▸ **Tasks and exercises**:
A. Answer these questions using the post about the Motrin ad campaign:
(i) Who is Motrin's new ad campaign aimed at?
(ii) What kind of video is the ad?
(iii) Which two things does the post say the response appears to have started with?
B. Rewrite the part of the post about the Motrin ad campaign starting with "Motrin’s point: we" and going on through "their pain-relief product.", replacing "back pain" with "muscle strain".

#motrinmoms Use Blogs & Twitter To Ravage Motrin Brand & Ad Campaign

Earlier this week, I wrote about how companies can no longer control their brand once the web gets hold of it.  Today, there’s a HUGE real life example in action.

Motrin has just launched a new ad campaign aimed at Moms.  It’s a text-based video ranting about the pains and sacrifices of baby-wearing – the use of slings, baby carriers, and any of the other plethora of gizmos to strap an infant to your front or back.

Motrin’s point: we do SO much for our kids, but too often, we forget about the toll on ourselves, especially the back pain that ensues from carrying your young kids around for extended periods of time.  The solution, of course, is their pain-relief product.

Check out the ad for yourself and see what you think…

The response from mommy bloggers on their sites and on Twitter was quick, furious, and ENORMOUS.  It appears to have started just yesterday with a post from Amy at crunchydomesticgoddess.com and a Tweet from Jessica Gottlieb.  In less than 24 hours, it has taken off like wildfire.

▸ **Records**:
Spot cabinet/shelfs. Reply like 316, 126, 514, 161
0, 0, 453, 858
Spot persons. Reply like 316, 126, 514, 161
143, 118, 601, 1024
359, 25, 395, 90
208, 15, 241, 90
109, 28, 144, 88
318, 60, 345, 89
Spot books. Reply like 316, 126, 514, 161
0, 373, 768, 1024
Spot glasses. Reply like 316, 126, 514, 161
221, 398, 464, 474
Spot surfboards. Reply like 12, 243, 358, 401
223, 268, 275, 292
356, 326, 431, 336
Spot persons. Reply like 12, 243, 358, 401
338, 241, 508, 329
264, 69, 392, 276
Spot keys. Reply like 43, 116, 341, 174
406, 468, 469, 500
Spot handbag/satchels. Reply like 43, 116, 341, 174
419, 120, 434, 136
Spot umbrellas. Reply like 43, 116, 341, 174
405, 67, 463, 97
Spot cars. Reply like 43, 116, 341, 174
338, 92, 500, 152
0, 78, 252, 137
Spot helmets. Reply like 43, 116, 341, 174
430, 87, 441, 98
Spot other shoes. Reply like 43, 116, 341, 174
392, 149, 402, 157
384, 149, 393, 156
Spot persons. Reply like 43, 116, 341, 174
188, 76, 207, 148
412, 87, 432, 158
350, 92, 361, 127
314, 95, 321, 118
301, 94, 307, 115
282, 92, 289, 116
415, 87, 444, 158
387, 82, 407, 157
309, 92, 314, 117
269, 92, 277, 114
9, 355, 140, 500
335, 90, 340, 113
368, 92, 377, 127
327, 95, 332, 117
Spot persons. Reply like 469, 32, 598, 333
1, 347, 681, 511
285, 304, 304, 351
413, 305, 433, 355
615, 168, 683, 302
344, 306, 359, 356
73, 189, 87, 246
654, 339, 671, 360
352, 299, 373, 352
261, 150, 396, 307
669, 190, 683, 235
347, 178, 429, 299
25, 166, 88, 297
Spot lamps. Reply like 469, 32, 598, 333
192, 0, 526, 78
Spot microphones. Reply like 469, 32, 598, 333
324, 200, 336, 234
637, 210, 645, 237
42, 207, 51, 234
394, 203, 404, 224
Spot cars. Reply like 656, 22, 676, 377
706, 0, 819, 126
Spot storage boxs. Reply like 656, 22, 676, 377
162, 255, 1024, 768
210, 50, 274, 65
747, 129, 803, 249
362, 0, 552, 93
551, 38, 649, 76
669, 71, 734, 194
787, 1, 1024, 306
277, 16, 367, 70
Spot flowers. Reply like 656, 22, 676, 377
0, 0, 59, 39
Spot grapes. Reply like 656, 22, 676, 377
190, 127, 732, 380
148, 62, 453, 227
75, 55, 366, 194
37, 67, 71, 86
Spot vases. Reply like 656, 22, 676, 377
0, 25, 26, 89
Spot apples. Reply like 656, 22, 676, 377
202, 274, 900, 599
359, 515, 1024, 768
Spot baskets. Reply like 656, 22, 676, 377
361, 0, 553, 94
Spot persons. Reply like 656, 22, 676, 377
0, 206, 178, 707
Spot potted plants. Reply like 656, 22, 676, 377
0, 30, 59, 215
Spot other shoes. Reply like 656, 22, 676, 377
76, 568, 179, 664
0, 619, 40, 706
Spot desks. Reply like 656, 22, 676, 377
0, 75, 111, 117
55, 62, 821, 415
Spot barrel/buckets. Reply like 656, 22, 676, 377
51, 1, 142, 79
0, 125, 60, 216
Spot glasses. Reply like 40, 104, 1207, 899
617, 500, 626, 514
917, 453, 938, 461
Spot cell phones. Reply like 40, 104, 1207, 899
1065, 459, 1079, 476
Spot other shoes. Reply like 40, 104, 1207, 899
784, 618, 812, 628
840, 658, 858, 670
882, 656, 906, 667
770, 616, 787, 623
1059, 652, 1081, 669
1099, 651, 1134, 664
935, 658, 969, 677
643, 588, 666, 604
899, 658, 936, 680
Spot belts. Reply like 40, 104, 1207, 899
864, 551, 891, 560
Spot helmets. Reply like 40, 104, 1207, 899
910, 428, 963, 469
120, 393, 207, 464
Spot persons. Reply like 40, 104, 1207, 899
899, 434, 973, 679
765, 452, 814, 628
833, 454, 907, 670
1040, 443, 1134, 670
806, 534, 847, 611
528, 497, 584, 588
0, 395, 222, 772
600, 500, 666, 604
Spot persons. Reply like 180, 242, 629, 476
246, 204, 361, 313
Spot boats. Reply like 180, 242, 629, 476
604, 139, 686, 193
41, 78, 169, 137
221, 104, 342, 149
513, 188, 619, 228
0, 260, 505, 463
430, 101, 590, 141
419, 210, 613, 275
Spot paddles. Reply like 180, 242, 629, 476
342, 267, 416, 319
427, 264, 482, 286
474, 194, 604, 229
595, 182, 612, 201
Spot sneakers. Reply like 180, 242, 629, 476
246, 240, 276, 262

▸ **Task-by-task outputs**:
A.
(i) Moms.
(ii) A text-based video.
(iii) A post from Amy at crunchydomesticgoddess.com and a Tweet from Jessica Gottlieb.

B.
Motrin’s point: we do SO much for our kids, but too often, we forget about the toll on ourselves, especially the muscle strain that ensues from carrying your young kids around for extended periods of time.  The solution, of course, is their pain-relief product.